Las flores estaban
preciosas a plena luz del sol por la mañana, temprano. Los pétalos blancos con todos los colores del arco iris al acercarse al botón central de cien colores, donde
predomina el amarillo. Una y otra, y otra más, orgullosas, altivas mirando al
sol como intentando capturarlo, miles. Llamando a gritos a las abejas.
La casa estaba en el
bosque, apenas se distinguía el color de sus tejas desteñidas entre los pinos,
que crecían altos alrededor para ocultarla. La humedad y el frescor de la sombra se sentían en la piel. Las paredes, de piedra, los
escalones que el musgo había conquistado la disimulaban, igual que la sombra de
los pinos… Solamente cuando cerrabas
la preciosa cancela de madera, sin pintar, como el tronco de los pinos, se
distinguía el cuidado jardín. Un pequeño estanque debajo de un pequeño chorro
de agua, con lirios blancos, flores húmedas amarillas y rojas, con grandes
hojas de tono verde y marrón rojizo. Se notaba que alguien le había puesto mucho amor en cuidarlo.
El coche giraba y doblaba
bajando por las curvas de la estrecha carretera que discurría dando vueltas
entre dos muros de piedras, estrecha, retorcida. Estábamos pendientes de ver aquel
desvío, camino de tierra, detrás de la tanca de madera que nos debía llevar al
mar…
La luz del mediterráneo
casi obligaba a cerrar los ojos, deslumbrante. Pecado mortal no abrirlos para
ver la cala que se abría a nuestros pies, el viaje y la caminata final bajo el calor del Mediterráneo había valido la pena. El
mar en calma. El azul turquesa entre transparente y verdoso, con la arena del
fondo reflejando las sombras de los peces, moviéndose en silencio. Los pinos
hasta la pequeña franja de arena. Las rocas, sujetando a los pinos, genistas en
flor, amarillas. Azul profundo, mar dentro, el horizonte con bruma por el calor.
No sé si atrae más el
olor o sus raíces fuera de la tierra que se retuercen como enormes serpientes
de piel rugosa para aguantar los troncos, intentando devorar la pared construida con piedras blancas y grises, despacio, casi quietas. Hojas
desordenadas con forma de mano de tres dedos, verde mate como corresponde a una
higuera.
No es poesía, son
cristales opacos, por doquier. Cualquier cosa conocida se te hace pequeña al
levantar la cabeza, doblar el cuello casi con dolor y mirar arriba: cristales
espejos que apuntan a un solo punto en el cielo. Relaja mirar a los taxisamarillos que se mueven a tu
altura, escaparates, colores y movimiento, Nueva York. Todo lo demás es
pequeño.
Hace horas que el paisaje
no cambia. Filas de asientos quietos en la penumbra. Algunos paseos silenciosos
hacia detrás y hacia adelante por el pasillo. Las luces de las salidas de
emergencia amortiguadas. El silencio solamente acompañado por el constante
rugido de los motores que nos empujan hacia nuestro destino.
El universo parecía
desplegarse sobre un negro iluminado. La noche era clara y estaba medio tumbado
en el balcón de Doña Rosita, la casa que alquilamos el pasado verano y este.
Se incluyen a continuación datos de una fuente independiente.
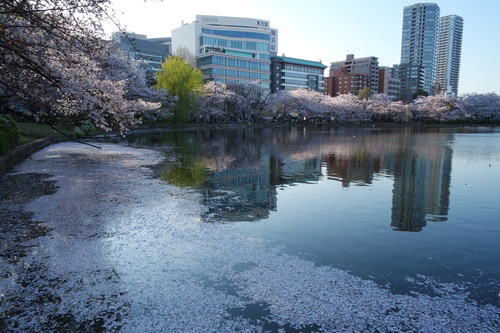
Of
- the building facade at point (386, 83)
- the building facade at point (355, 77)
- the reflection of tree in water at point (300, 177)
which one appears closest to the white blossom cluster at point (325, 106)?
the reflection of tree in water at point (300, 177)

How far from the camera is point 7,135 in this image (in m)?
15.9

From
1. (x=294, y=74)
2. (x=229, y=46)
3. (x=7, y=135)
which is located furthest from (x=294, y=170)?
(x=294, y=74)

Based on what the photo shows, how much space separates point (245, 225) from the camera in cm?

Las estrellas que se veían, infinitas, eran puntos todos iguales, cada uno de
diferente brillo, alguno parecía moverse. Era de noche, el silencio y la oscuridad así lo
demostraban, pero la luz de las estrellas iluminaba la bahía y se podía sentir, a lo lejos, a la gente paseando, comiendo y comprando entre las luces.
Las gafas de sol parecía
que se iban a llevar mi nariz y mis orejas si intentaba quitármelas. Había
mucha luz, pero el frio era glacial. Montones ordenados de nieve se apoyaban en
las paredes de las casas recordaban el frío a pasar de que el cielo azul el sol, la luz y todo el mundo sentado en las terrazas de los bares parecían saludar al sol, como las flores a las abejas.